Categorias: O mundo da robótica

Os robôs aprenderam a copiar habilidades humanas simplesmente observando as pessoas.

Os seres humanos podem aprender ações específicas com outros seres humanos e, em alguns casos, com animais. Robôs podem ser programados para executar sequências específicas de ações, mas replicar habilidades humanas com outras máquinas é uma tarefa mais complexa, visto que os robôs podem diferir em design. Engenheiros da Escola Politécnica Federal de Lausanne (EPFL, Suíça) propuseram uma solução para esse problema.

Fonte da imagem: actu.epfl.ch

Cientistas do Laboratório de Algoritmos e Sistemas de Aprendizagem (LASA) da EPFL desenvolveram uma nova tecnologia que permite que robôs imitem atividades humanas, eliminando a necessidade de operadores personalizarem o código para cada tipo de robô. Este sistema proporcionará economias significativas de tempo e custos para pesquisa e indústria.

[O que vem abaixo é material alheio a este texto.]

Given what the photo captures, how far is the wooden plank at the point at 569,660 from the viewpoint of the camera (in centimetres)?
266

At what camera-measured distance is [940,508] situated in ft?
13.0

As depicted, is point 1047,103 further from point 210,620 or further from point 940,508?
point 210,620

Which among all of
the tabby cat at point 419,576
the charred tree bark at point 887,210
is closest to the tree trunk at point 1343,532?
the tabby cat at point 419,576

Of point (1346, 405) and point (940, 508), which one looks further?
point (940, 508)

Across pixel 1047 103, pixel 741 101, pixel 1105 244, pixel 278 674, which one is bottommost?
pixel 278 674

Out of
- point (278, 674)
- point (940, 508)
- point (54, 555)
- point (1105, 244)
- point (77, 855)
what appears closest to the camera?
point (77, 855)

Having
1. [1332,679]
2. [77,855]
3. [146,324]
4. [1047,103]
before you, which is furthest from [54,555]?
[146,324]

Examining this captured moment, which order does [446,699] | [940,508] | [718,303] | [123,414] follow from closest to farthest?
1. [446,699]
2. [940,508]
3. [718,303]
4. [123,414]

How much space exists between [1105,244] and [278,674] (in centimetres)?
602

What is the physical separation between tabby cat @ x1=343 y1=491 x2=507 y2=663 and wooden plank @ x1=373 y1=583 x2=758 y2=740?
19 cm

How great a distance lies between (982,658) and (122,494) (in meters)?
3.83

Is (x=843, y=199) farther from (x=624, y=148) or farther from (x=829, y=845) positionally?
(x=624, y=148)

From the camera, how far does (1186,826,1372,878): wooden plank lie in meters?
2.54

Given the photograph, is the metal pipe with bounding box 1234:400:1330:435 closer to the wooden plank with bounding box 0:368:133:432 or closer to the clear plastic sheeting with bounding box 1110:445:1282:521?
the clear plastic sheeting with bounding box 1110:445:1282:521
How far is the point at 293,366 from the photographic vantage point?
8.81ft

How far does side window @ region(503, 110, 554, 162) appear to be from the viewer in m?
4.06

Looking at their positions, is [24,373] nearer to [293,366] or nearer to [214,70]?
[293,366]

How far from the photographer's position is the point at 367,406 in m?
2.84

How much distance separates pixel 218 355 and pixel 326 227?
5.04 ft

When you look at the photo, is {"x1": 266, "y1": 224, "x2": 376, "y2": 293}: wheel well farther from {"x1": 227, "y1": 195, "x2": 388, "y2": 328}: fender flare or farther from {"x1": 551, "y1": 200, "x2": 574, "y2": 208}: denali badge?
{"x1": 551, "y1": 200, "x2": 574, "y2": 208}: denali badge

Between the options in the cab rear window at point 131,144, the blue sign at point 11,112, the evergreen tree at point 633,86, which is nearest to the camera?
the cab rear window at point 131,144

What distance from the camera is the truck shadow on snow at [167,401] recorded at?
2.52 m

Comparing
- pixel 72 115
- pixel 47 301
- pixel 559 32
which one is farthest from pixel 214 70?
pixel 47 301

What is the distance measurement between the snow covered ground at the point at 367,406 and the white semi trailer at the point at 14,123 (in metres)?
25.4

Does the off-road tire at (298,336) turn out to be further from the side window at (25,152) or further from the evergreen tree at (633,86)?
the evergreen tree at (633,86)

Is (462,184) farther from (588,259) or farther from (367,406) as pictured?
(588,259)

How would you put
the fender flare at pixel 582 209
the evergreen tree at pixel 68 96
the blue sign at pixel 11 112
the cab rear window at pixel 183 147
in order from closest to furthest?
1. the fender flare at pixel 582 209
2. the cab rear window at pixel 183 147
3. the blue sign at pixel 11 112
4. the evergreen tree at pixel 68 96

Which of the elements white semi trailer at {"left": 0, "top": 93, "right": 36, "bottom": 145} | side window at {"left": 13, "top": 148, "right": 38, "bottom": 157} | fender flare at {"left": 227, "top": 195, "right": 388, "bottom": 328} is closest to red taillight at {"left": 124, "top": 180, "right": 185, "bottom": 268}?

A inteligência cinemática — uma nova abordagem para o aprendizado por demonstração (LfD) — permite que robôs de diversos designs adquiram novas habilidades observando a mesma demonstração feita por um instrutor humano.

A inteligência cinemática difere das soluções existentes porque as ações observadas são transformadas em uma estratégia que se adapta às restrições individuais de articulação e movimento de cada robô, bem como às suas outras limitações e pontos fortes físicos. Após aprenderem com diversas demonstrações, ou mesmo apenas uma, os robôs que atuaram como alunos completaram com sucesso novas tarefas usando um “sistema dinâmico globalmente estável”. “Cada robô dominou diferentes etapas da tarefa, e o sistema funcionou bem mesmo quando a distribuição dos passos variou. Cada robô interpreta a mesma habilidade de forma diferente, mas sempre dentro de limites seguros e viáveis”, comentou Sthithpragya Gupta, uma das autoras do projeto.

O projeto começou com pesquisadores da EPFL capturando os movimentos de pessoas colocando, empurrando, arremessando e manipulando objetos. Em seguida, eles construíram um sistema para classificar as limitações físicas dos robôs, capturando seus limites de equilíbrio e amplitudes de movimento articular, e combinaram esse sistema com os dados de captura de movimento para desenvolver seu próprio sistema de observação e aprendizado adaptativo de robôs. Em experimentos conduzidos após a observação de humanos, três robôs comerciais diferentes aprenderam a mover blocos de madeira de uma esteira rolante para uma plataforma de trabalho, colocá-los sobre mesas e depositá-los em recipientes.

Na próxima etapa, os pesquisadores querem treinar os robôs para executar tarefas não de acordo com um modelo fornecido por humanos, mas com base em descrições verbais: “O usuário sugere uma ideia e o comportamento desejado, e o robô deve cuidar do resto.”